**Task brief:** Copy out the items below word for word, starting at the line containing "Which of these objects —" and continuing through the final line of the items.

**Material for this task:**
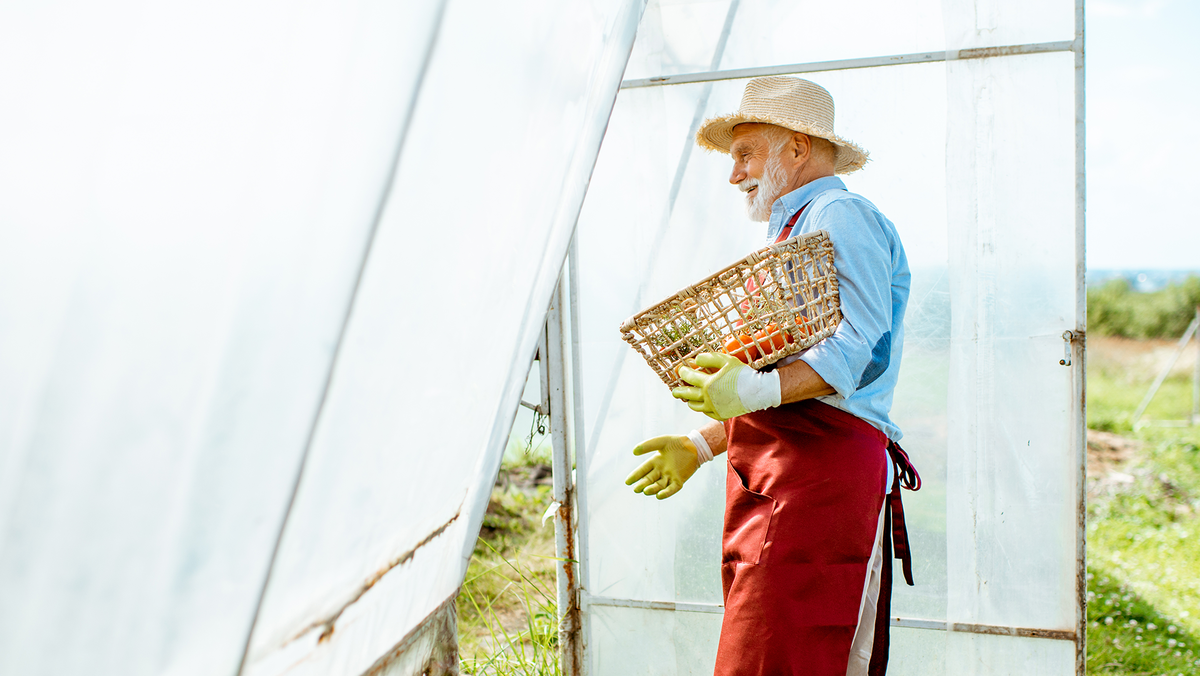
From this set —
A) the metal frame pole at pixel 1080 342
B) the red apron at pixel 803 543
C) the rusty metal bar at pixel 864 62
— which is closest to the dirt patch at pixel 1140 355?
the metal frame pole at pixel 1080 342

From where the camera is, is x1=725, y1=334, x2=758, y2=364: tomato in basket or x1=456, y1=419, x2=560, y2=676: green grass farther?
x1=456, y1=419, x2=560, y2=676: green grass

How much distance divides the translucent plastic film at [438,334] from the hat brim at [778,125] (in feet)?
2.13

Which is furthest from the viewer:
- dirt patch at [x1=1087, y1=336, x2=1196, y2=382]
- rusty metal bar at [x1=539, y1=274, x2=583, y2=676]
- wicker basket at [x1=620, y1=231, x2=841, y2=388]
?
dirt patch at [x1=1087, y1=336, x2=1196, y2=382]

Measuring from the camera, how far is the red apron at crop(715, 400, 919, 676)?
1.42m

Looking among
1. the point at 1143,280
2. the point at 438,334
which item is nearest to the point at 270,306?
the point at 438,334

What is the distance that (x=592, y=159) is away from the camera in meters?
1.12

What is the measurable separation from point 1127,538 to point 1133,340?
43.0 ft

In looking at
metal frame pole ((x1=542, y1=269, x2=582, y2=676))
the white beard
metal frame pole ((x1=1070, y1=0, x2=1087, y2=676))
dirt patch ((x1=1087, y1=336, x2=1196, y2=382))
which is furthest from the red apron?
dirt patch ((x1=1087, y1=336, x2=1196, y2=382))

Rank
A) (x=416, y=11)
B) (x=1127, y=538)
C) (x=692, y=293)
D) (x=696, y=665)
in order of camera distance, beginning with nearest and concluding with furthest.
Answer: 1. (x=416, y=11)
2. (x=692, y=293)
3. (x=696, y=665)
4. (x=1127, y=538)

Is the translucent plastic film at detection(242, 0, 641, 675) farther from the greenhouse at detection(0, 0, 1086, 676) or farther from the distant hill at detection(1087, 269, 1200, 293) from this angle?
the distant hill at detection(1087, 269, 1200, 293)

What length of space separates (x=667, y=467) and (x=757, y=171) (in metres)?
0.70

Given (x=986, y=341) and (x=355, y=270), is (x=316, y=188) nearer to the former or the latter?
(x=355, y=270)

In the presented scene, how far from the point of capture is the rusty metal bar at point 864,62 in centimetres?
217

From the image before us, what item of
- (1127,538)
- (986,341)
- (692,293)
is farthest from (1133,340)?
(692,293)
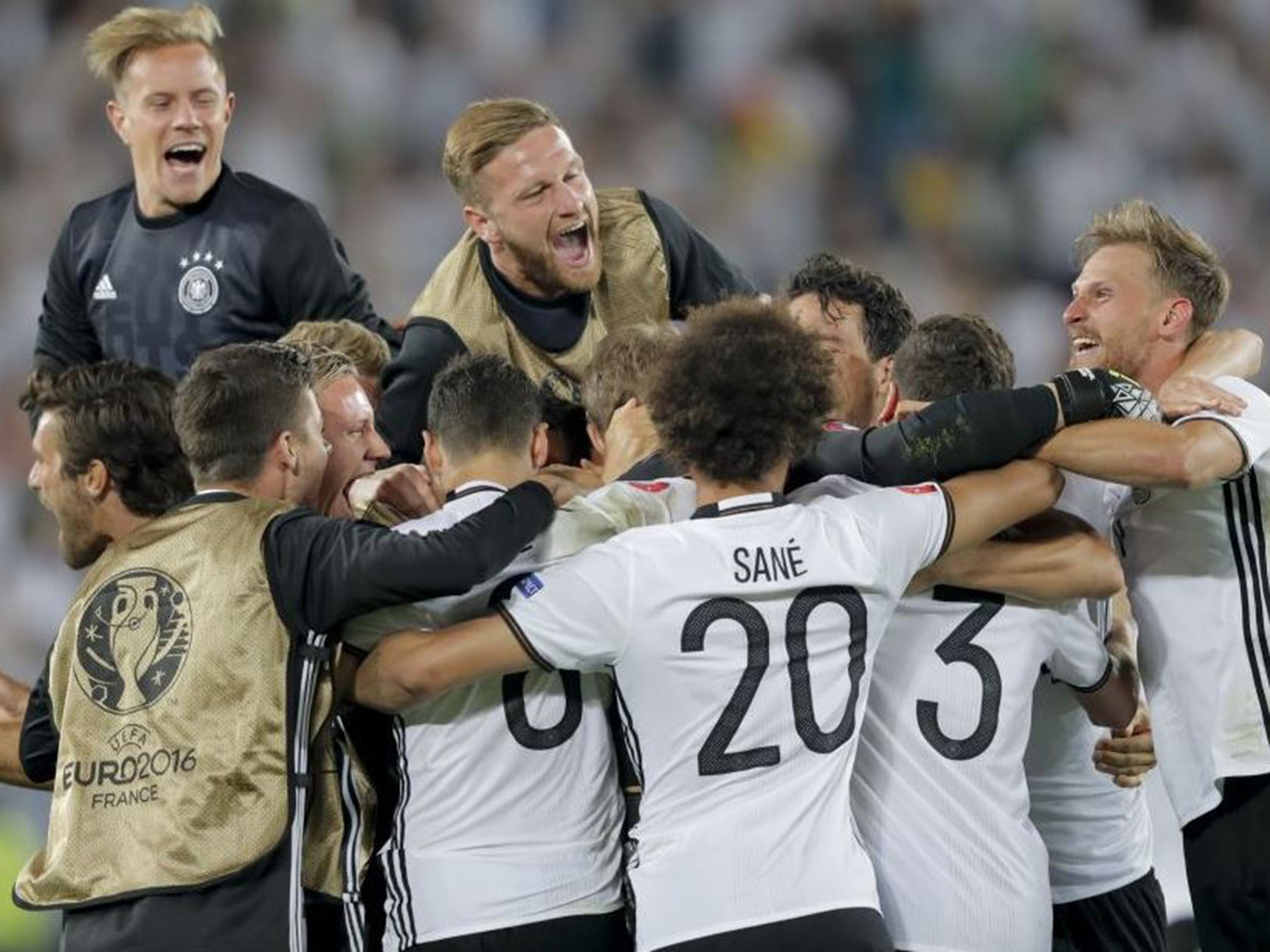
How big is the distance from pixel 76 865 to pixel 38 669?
12.9 ft

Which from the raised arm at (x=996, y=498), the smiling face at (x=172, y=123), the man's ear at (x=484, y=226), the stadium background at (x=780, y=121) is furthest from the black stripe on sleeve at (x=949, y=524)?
the stadium background at (x=780, y=121)

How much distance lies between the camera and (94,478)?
378cm

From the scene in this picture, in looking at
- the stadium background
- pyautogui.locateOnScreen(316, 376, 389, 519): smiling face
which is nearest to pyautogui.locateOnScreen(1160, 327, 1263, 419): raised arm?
pyautogui.locateOnScreen(316, 376, 389, 519): smiling face

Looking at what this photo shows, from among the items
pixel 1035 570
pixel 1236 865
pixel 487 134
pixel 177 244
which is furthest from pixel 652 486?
pixel 177 244

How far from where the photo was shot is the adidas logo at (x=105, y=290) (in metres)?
5.07

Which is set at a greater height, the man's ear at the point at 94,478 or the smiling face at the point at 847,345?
the smiling face at the point at 847,345

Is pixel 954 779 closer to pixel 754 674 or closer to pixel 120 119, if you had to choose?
pixel 754 674

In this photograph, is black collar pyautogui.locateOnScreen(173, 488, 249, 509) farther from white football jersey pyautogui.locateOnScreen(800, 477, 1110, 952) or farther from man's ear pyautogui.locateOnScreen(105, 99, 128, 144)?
man's ear pyautogui.locateOnScreen(105, 99, 128, 144)

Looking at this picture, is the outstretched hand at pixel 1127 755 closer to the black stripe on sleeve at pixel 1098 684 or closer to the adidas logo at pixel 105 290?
the black stripe on sleeve at pixel 1098 684

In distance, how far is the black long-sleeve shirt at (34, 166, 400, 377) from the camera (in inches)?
195

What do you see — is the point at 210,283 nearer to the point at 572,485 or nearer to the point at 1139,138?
the point at 572,485

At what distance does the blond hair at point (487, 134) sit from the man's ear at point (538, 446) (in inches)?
47.2

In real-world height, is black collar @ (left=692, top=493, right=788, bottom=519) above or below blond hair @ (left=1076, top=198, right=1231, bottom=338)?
below

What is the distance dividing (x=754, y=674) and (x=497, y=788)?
538 millimetres
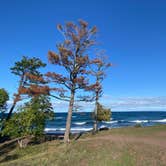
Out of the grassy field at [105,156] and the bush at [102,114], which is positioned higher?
the bush at [102,114]

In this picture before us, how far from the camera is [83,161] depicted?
1370cm

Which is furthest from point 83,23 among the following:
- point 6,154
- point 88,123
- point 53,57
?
point 88,123

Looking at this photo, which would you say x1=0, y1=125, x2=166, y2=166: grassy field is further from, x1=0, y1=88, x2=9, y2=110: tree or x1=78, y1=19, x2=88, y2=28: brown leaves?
x1=0, y1=88, x2=9, y2=110: tree

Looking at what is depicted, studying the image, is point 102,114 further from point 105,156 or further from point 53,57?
point 105,156

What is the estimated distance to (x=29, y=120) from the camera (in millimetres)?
23984

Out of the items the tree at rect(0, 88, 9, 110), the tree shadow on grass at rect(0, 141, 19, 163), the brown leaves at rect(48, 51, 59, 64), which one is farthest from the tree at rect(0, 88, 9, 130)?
the brown leaves at rect(48, 51, 59, 64)

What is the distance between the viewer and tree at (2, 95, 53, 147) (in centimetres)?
2420

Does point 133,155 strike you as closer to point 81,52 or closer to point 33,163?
Result: point 33,163

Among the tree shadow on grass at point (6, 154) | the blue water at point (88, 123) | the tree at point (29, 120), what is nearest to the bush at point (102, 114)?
the blue water at point (88, 123)

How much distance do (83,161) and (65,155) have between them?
4.66 feet

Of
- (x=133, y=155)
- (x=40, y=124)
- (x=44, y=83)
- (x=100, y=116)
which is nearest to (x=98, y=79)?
(x=100, y=116)

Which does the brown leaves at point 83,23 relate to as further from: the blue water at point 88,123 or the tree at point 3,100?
the tree at point 3,100

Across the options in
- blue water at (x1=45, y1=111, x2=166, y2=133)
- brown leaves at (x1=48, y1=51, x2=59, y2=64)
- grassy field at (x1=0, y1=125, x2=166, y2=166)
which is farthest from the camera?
blue water at (x1=45, y1=111, x2=166, y2=133)

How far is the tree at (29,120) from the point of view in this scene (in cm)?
2420
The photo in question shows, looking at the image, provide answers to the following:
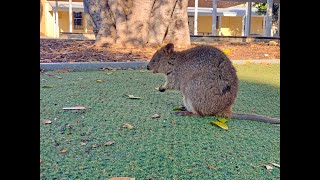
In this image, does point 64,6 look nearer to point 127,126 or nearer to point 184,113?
point 184,113

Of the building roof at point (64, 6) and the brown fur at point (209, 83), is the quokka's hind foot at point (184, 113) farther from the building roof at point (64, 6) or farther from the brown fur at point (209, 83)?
the building roof at point (64, 6)

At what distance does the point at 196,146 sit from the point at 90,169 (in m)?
0.68

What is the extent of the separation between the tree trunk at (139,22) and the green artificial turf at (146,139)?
404cm

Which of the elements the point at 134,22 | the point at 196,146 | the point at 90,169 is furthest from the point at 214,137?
the point at 134,22

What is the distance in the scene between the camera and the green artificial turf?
168cm

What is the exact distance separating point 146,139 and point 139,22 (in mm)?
5799

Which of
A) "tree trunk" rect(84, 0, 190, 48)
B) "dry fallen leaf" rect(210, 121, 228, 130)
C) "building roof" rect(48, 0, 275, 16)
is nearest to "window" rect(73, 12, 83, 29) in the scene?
"building roof" rect(48, 0, 275, 16)

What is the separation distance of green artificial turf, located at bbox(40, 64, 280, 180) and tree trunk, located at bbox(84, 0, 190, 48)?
4037 mm

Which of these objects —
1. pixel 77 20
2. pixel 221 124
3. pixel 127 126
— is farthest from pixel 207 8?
pixel 127 126

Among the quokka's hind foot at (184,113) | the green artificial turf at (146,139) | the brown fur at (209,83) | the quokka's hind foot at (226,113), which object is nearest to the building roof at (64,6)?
the green artificial turf at (146,139)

**The result:**
Which of these objects —
1. pixel 77 20
2. pixel 221 124
3. pixel 127 126
— is farthest from pixel 207 8?
pixel 127 126

Among the quokka's hind foot at (184,113) | the green artificial turf at (146,139) | the brown fur at (209,83) | the quokka's hind foot at (226,113), which object is nearest to the building roof at (64,6)?
the green artificial turf at (146,139)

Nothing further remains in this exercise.